Os preços de importação e exportação dos EUA dispararam em abril com o maior aumento em quatro anos, impulsionados pela alta nos custos de combustível ligada ao conflito com o Irã, adicionando evidências de inflação persistente na maior economia do mundo.
O Bureau of Labor Statistics informou que os preços de importação subiram 1,8% mês a mês em abril, o maior aumento desde março de 2022, enquanto os preços de exportação avançaram 1,6%, também o maior ganho em quatro anos. As importações de combustível representaram a maior parte do aumento, com os preços do petróleo subindo acentuadamente em meio ao aumento das tensões geopolíticas no Oriente Médio. Os dados ressaltam como os choques de oferta da situação no Irã estão se refletindo nos preços comerciais, complicando o combate à inflação do Federal Reserve.
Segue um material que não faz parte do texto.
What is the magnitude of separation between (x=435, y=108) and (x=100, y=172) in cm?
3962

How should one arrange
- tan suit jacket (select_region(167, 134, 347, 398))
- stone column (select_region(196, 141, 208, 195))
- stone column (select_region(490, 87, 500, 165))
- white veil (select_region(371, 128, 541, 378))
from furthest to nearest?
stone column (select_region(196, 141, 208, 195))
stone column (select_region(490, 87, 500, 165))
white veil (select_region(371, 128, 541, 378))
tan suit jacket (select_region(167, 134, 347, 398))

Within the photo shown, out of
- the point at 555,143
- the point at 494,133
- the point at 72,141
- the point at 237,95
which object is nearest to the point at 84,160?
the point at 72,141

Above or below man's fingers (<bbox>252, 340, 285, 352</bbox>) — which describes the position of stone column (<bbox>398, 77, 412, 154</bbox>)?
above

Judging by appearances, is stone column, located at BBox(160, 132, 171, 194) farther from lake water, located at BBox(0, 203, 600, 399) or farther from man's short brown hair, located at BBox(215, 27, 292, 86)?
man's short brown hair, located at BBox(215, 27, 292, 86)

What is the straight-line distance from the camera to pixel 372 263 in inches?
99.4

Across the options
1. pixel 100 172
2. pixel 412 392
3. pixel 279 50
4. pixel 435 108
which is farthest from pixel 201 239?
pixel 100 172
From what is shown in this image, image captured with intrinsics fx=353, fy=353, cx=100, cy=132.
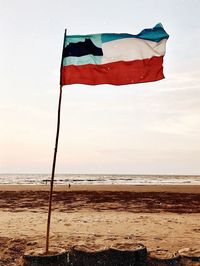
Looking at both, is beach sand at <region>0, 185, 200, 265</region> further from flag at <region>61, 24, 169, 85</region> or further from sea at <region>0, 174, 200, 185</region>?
sea at <region>0, 174, 200, 185</region>

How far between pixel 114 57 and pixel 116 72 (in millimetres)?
426

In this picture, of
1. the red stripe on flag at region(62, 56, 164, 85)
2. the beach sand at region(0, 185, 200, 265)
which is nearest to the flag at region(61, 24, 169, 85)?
the red stripe on flag at region(62, 56, 164, 85)

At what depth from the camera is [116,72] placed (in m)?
8.91

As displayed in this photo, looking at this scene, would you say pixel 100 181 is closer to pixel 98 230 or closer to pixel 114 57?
pixel 98 230

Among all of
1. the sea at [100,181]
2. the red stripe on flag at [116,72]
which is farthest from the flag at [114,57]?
the sea at [100,181]

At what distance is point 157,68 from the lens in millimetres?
8945

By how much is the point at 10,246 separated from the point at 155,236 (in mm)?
4563

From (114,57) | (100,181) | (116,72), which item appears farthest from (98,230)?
(100,181)

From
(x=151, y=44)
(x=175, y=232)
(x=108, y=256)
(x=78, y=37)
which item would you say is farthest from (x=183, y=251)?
(x=78, y=37)

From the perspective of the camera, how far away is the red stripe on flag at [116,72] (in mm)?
8706

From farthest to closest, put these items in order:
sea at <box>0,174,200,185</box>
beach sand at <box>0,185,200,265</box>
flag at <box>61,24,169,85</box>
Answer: sea at <box>0,174,200,185</box> → beach sand at <box>0,185,200,265</box> → flag at <box>61,24,169,85</box>

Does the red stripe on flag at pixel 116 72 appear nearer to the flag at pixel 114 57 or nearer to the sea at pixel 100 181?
the flag at pixel 114 57

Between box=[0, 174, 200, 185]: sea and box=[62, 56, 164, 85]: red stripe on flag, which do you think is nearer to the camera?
box=[62, 56, 164, 85]: red stripe on flag

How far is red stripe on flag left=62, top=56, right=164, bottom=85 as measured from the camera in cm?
871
Para os traders de commodities energéticas, o salto nos preços comerciais reforça o cenário inflacionário que mantém pressão sobre o Fed para manter juros mais altos. Juros mais altos geralmente fortalecem o dólar americano, o que pode pesar sobre os preços de commodities denominadas em dólar, como petróleo bruto e gás natural. No entanto, o repasse direto dos custos de combustível também suporta as margens dos produtos refinados. Os traders podem acompanhar as cotações em tempo real de combustível no NowPrice para ver como esses aumentos de custos de importação se traduzem em preços domésticos de bomba e spreads de crack.
Olhando adiante, os mercados vão se concentrar nos próximos lançamentos dos índices de preços ao consumidor e ao produtor de abril para avaliar se o salto dos preços comerciais está se infiltrando em medidas mais amplas de inflação. A próxima decisão de política do Fed em junho será acompanhada de perto para qualquer mudança na perspectiva de juros. Enquanto isso, qualquer desescalada no conflito com o Irã pode reverter rapidamente os ganhos dos preços dos combustíveis, tornando os desenvolvimentos geopolíticos um motor chave de curto prazo para os mercados de energia.